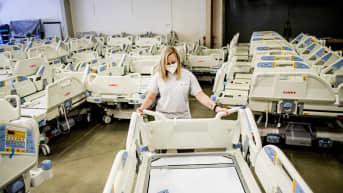 Työntekijä siirtelee sairaalasänkyjä sänkyjä valmistavassa tehtaassa Tshekeissä.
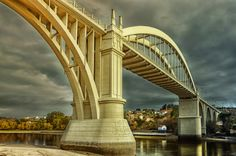 Debajo del puente by Uxio  on 500px.// #a coruña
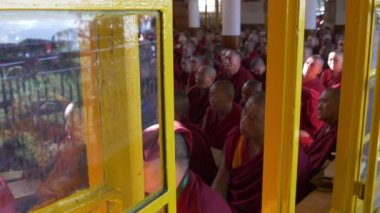Monks attend teachings by the Dalai Lama — Stock Video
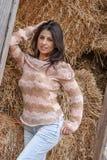 Uroczej brunetki Wzorcowy Pozować Outdoors Z Opóźnionymi modami fotografia royalty free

__WORK ITEM__: Images are to be omitted; repeat the remaining data above exactly.

__TASK ANSWER__:
 Työntekijä siirtelee sairaalasänkyjä sänkyjä valmistavassa tehtaassa Tshekeissä.
 Debajo del puente by Uxio  on 500px.// #a coruña
Monks attend teachings by the Dalai Lama — Stock Video
 Uroczej brunetki Wzorcowy Pozować Outdoors Z Opóźnionymi modami fotografia royalty free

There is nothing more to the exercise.